Your tasks:
1. In two sentences, summarize the Mort Walker discussion transcript.
2. Carry on the Mort Walker discussion transcript from the point where it stops.
━━━━━ Provided passage
Hosted by Suzanne Tobin
Washington Post Comics Editor

Friday, Oct. 11, 2002; 1 p.m. ET

Welcome to the Washington Post Style section comics discussion, hosted by Comics page editor Suzanne Tobin. This week, Tobin is joined by "Beetle Bailey" cartoonist Mort Walker. The cartoon features a character who accidentally enlisted in the Army and ended up the world's most famous work-shirking private.

Tobin and Walker were online Friday, Oct. 11 at 1 p.m. ET to discuss "Beetle Bailey" and the art of cartooning.

The transcript follows.

Editor's Note: Washingtonpost.com moderators retain editorial control over Live Online discussions and choose the most relevant questions for guests and hosts; guests and hosts can decline to answer questions.

washingtonpost.com: Greetings, comics fans and welcome to another edition of "Comics: Meet the Artist." Today our guest is Mort Walker, creator of "Beetle Bailey" and co-creator of "Hi and Lois," which he created with Dik Browne as a spinoff to "Beetle," when Beetle went home on furlough to visit his sister Lois and his brother Hi. Today Mort is joining us from his studio in Stamford, Connecticut. Welcome, Mort, and thanks for joining us Live Online.

Mort Walker: It's a unique experience for me to be meeting you all online. You might say I'm a computer goof.

Silver Spring, Md.: Mr. Walker - I've been amused for many years reading your comic strip! Could you please sometime do a flashback to the time Beetle accidentally enlists? Also: How do you respond to charges of stereotyping your characters, such as Sergeant Yo, Miss Buxley, etc.?

Mort Walker: First of all, flashing back to when Beetle first enlisted, I suppose I could do that, it’s a good suggestion. I don’t think I’m necessarily stereotyping black and Asians when I do those characters. All the privates in the Army aren’t lazy, all the generals aren’t stupid and all the sergeants aren’t big and mean and tough. For example, Lt. Flap, is not the historical stereotype of a black man, he’s a man in charge of his own destiny and intelligent and on the go.

Go Tigers!: Mr. Walker,
As a fellow Mizzou alum, I am curious how your time in Columbia inspired or affected your work. Beetle still sits on campus where "the shack" used to be.
━━━━━━━━━━
━━━━━ Data provided
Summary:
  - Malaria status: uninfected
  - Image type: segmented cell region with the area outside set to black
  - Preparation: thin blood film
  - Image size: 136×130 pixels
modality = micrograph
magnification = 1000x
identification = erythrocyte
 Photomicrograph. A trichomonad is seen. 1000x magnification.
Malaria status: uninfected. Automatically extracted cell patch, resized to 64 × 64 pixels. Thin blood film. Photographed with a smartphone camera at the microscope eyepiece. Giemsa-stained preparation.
━━━━━━━━━━
Answers for the exercise:
1. On Oct. 11, 2002, Washington Post comics editor Suzanne Tobin hosted an online discussion with Mort Walker, creator of "Beetle Bailey" and co-creator of "Hi and Lois," who joined from his studio in Stamford, Connecticut. Responding to readers, Walker called a flashback to Beetle's enlistment a good suggestion and denied stereotyping his characters, pointing to Lt. Flap as an intelligent man in charge of his own destiny.

2.
Mort Walker: There’s a large bronze sculpture that my son did on the campus of Missouri University that we asked us to do. And we designed it so that there is space next to him on the bench for people to sit and have their picture taken with Beetle. And they say it’s become the No. 1 photo op on campus. I was editor of the campus magazine the “Showme” and I did a lot of cartoons for the magazine as well as edit it. So when I got to New York and was working as a freelancer, one of my editors at the Saturday Evening Post said “Why don’t you draw some college cartoons like I used to see in the magazine?” So I did and pointed to one of the characters and said, “that’s a funny looking guy, why don’t you feature him?” And I did and he became Beetle Bailey.

Washington, D.C.: No question, just a comment.
Two things instantly became 100 percent funnier when I joined the Army -- "MASH" and "Beetle Bailey." It seemed like I suddenly "got" a whole level of nuances that I had missed before.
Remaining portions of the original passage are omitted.